Today is the same. She hums as she sets up on my surface, brushing off pesky cat hair that has accumulated on me from a nuisance named “Sonny” and gently scolds this beast who’s blobbing out next to me on his feline post. She stares out the window at obnoxious birds who race by to find a perch in the trees prior to scooping down to the feeder before another has a chance. She mentions how she loves the old oak outside despite being crooked from age and the yard of green which causes her nothing but hours of labor. And she pets the useless, long-haired dog that loves to brush up against me, half the time with a wet nose that on a good morning doesn’t land on my leg. It’s downright inexcusable for all of these distractions to be bothering my writer at such important times, but alas, I cannot help, or do, or say anything. I am her desk. I am the unseen, unappreciated support, but I would rather be nothing else.
She plugs away at her characters and settings for an hour after things settle down and is now in full concentration mode. Her writing is going well. She’s living life through her characters, acting out scenes and feverishly jotting down lines. She’s talking to herself in jubilation, as if defendant Johnny Goldchild is pacing in the room or young Emma Fairsworth is running around. These are my favorite times.
But as usual, this wonderfully serene time has to be interrupted by a cat paw that has just rested on my side and provides a perfect catapulting position for landing onto my shiny top only to bother my writer. With its purrs and cuddles, that puff ball Sonny ends up interrupting the flow and ruining the blow by blow scenes that are now nothing but a blur. And what does my writer do? Pets him once again. It is quite beyond me how these forced break times are acceptable by her, but it never fails that she inevitably and disgustingly baby talks him and lets his oversized body lay on mine with a tail whipping around like a viper ready to damage my almost pristine 50-year-old surface. I may have a ding or two on my curves, but overall, this old lady is in good shape.

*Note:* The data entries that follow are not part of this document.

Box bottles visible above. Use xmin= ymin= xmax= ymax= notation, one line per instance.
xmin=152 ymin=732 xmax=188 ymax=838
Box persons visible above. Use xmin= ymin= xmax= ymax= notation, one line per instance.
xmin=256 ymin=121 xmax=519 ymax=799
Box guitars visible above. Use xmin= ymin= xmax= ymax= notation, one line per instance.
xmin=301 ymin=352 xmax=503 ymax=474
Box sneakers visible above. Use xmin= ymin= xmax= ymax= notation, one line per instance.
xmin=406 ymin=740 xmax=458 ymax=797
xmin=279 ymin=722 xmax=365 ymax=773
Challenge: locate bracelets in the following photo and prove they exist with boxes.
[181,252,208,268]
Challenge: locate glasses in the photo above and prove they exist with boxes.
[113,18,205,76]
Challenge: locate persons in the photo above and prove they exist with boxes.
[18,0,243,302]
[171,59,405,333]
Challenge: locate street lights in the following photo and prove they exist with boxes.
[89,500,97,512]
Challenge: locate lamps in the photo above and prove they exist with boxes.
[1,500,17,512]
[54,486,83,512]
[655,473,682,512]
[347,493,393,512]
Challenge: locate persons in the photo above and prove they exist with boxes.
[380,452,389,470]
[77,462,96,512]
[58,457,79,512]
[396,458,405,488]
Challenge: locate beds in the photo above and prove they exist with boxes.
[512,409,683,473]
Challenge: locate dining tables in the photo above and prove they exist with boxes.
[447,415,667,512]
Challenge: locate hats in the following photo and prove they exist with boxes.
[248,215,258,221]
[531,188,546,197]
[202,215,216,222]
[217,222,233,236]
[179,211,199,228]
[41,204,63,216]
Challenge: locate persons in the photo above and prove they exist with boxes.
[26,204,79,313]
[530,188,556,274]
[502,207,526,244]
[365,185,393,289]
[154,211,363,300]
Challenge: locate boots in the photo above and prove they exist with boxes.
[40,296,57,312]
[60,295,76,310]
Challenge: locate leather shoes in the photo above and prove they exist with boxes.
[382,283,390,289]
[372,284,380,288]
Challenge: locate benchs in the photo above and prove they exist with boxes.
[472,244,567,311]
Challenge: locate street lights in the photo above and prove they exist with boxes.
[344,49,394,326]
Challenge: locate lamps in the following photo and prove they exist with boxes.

Thank goodness, eventually, she tires of the cat and shoos him off so we can get back to business, wiping his hair onto the floor again that she’ll have to clean up later. She’ll then usually go back into her world for a few more hours, but now it seems she’s lost it. Her elbows are on me with her head in her hands, trying to find the characters again. When she gives up, she peers out the window. She sips on her coffee. She calls the dog. But she never notices me. The one that is the old standby. The one she leans on. Her one constant.
I wish I could tell her to keep going. To not be discouraged. That it will all come together like it always does. To not listen to those annoying birds or be distracted by the view or the pets. But I know she’ll never hear me. All I can do is stand strong, holding her up when she needs it, providing support for her elbows, arms and various beverages.
She gets up from her chair and I know she’s going to leave. She looks out the window, then to the pets. She grabs her coffee and glasses with a sigh. Typical behavior for when my writer is frustrated. But then, something happens that never happens. She pauses before me and runs her fingers across the front of my surface. She grins ever so slightly and says, “Thank you, my old friend.” She finally sees me.
As she walks away, I can’t help but think better of that tub-o-lard cat and maybe his slight usefulness. After all, he’s just trying to comfort her, I suppose. And I guess I can see her attraction to our beautiful backyard and the nature that goes along with it, though I could live without the relentless chirps and thoughtless singing. But, they get her for only short moments in time. I, on the other hand, have the honor of her leaning on me every morning. And I will always be here to support her.